Sources et pour aller plus loin

Questions fréquentes

Que fait FailFS, concrètement ?

Il échoue. Chaque opération qui atteint FailFS renvoie EOPNOTSUPP, le code d'erreur que Linux utilise pour opération non supportée, et cela inclut statfs(), si bien que le système de fichiers ne peut même pas être identifié via un descripteur. Le répertoire racine ne peut pas être ouvert, pas même avec O_PATH, et il refuse le rappel de revalidation faible que le VFS utilise pour les terminaux sautés, ce qui ferme le dernier moyen indirect d'obtenir une référence vers lui. Une instance unique est montée très tôt au démarrage avec kern_mount(), elle existe donc en dehors de tout espace de noms de montage. Elle ne peut pas être clonée, l'espace utilisateur ne peut pas la monter, et rien ne peut être monté par dessus.

Pourquoi vouloir un système de fichiers qui ne renvoie que des erreurs ?

Pour permettre à un processus d'abandonner complètement son état de système de fichiers. Une fois que votre racine ou votre répertoire courant est FailFS, tout chemin absolu, tout lien symbolique absolu et toute recherche relative à AT_FDCWD échouent immédiatement. Les seuls chemins qui se résolvent sont ceux ancrés sur un descripteur de fichier que vous détenez déjà, avec openat() et ses variantes. L'accès au système de fichiers cesse d'être ambiant pour devenir explicite : le processus atteint exactement les descripteurs qu'on lui a remis, et rien d'autre. À comparer avec un chroot classique, où le processus dispose encore d'une arborescence complète en dessous de lui et résout toujours les chemins absolus, simplement depuis un autre point de départ.

Qu'est-ce que fchroot() et en quoi diffère-t-il de chroot() ?

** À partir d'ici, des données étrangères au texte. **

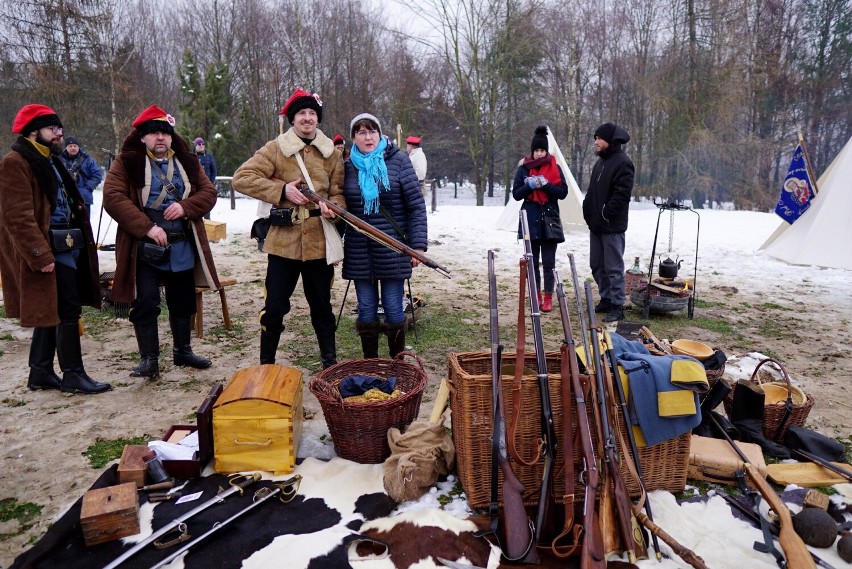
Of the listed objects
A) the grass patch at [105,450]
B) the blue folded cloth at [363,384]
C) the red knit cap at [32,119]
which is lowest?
the grass patch at [105,450]

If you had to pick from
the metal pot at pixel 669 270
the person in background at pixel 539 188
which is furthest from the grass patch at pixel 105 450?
the metal pot at pixel 669 270

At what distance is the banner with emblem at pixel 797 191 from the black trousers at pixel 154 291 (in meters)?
8.13

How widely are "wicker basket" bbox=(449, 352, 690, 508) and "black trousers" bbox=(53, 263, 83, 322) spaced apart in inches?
105

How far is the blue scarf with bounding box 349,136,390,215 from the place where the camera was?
356 centimetres

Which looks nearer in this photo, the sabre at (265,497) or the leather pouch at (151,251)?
the sabre at (265,497)

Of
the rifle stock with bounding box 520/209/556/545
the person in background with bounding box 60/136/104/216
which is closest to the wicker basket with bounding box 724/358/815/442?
the rifle stock with bounding box 520/209/556/545

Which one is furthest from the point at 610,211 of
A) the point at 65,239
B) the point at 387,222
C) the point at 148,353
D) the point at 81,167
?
the point at 81,167

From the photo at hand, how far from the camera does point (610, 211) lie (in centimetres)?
543

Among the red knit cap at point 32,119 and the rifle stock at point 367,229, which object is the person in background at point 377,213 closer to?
the rifle stock at point 367,229

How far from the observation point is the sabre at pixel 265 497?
2232 mm

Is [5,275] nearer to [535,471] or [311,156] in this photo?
[311,156]

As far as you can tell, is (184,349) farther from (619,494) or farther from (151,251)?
(619,494)

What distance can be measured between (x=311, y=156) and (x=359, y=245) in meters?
0.63

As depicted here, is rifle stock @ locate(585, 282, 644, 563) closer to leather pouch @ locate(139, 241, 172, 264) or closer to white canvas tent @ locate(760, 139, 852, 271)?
leather pouch @ locate(139, 241, 172, 264)
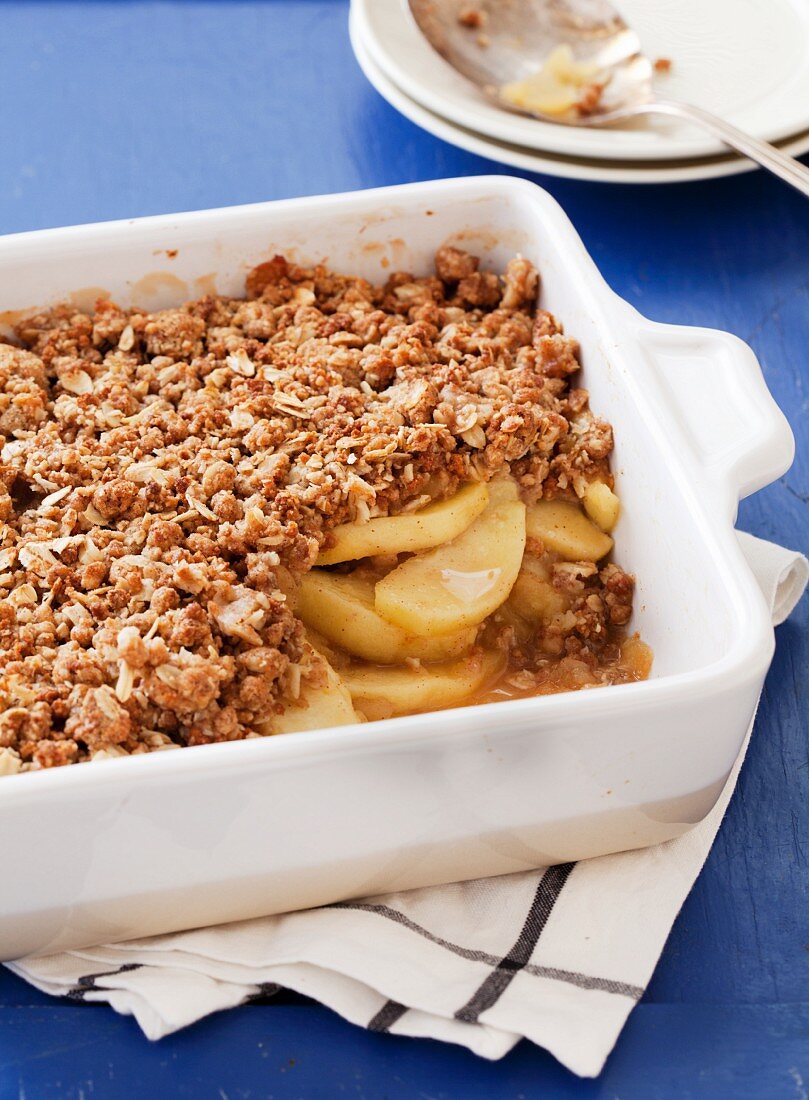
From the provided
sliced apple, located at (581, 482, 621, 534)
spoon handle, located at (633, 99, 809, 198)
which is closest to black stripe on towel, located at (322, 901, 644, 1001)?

chroot() prend un chemin. fchroot() prend un descripteur de fichier, ce qui fait du changement de racine une opération de descripteur de plein droit plutôt qu'une opération de chemin, et cela compte quand l'objectif est justement qu'aucun chemin ne fonctionne plus. Le noyau expose aussi une sentinelle FD_FAILFS_ROOT comprise par fchdir() et fchroot(), de sorte qu'une tâche peut placer sa racine et son répertoire courant dans le système de fichiers défaillant sans avoir besoin d'un chemin vers lui. Selon la demande d'intégration, une tâche non privilégiée peut faire un chroot vers FailFS à condition d'avoir le drapeau no new privileges, condition habituelle pour confier une primitive de confinement à un processus non privilégié.

Quel est le rapport avec nullfs ?

Ce sont des opposés assumés, tous deux signés Christian Brauner. NULLFS, intégré à Linux 7.0, est un répertoire vide et immuable en permanence : les recherches échouent avec ENOENT, autrement dit il n'y a rien ici, mais le répertoire lui-même peut être ouvert, lu, inspecté avec stat et servir de point de montage. FailFS dit que rien n'est supporté ici, et refuse même d'être regardé. NULLFS existe surtout pour rendre le démarrage plus propre, en permettant à pivot_root() de placer la racine définitive sous la racine temporaire, et pour donner aux fils noyau une racine sans accès au système de fichiers. FailFS est la version que l'on pointe vers un processus utilisateur quand on veut qu'il n'ait aucun système de fichiers ambiant.

Peut-on s'en servir aujourd'hui, et qu'est-ce qui casse ?

Pas encore sur un noyau stable. Il s'agit de matériau de fenêtre de fusion pour Linux 7.3, la première version sur laquelle vous pourrez l'exécuter est donc 7.3 elle-même, et la sentinelle ainsi que la plomberie fchroot() sont arrivées en travaux de suite du RFC initial que Christian Brauner a publié sur linux-fsdevel le 23 juillet 2026. La limite connue mérite d'être anticipée : les binaires liés dynamiquement ne peuvent pas être exécutés depuis FailFS, car le chargeur résout des chemins absolus et tout chemin absolu échoue désormais. En pratique cela signifie des binaires statiques, ou bien faire ses exécutions avant de basculer dans FailFS, la même discipline que celle qu'imposent déjà les bacs à sable seccomp stricts.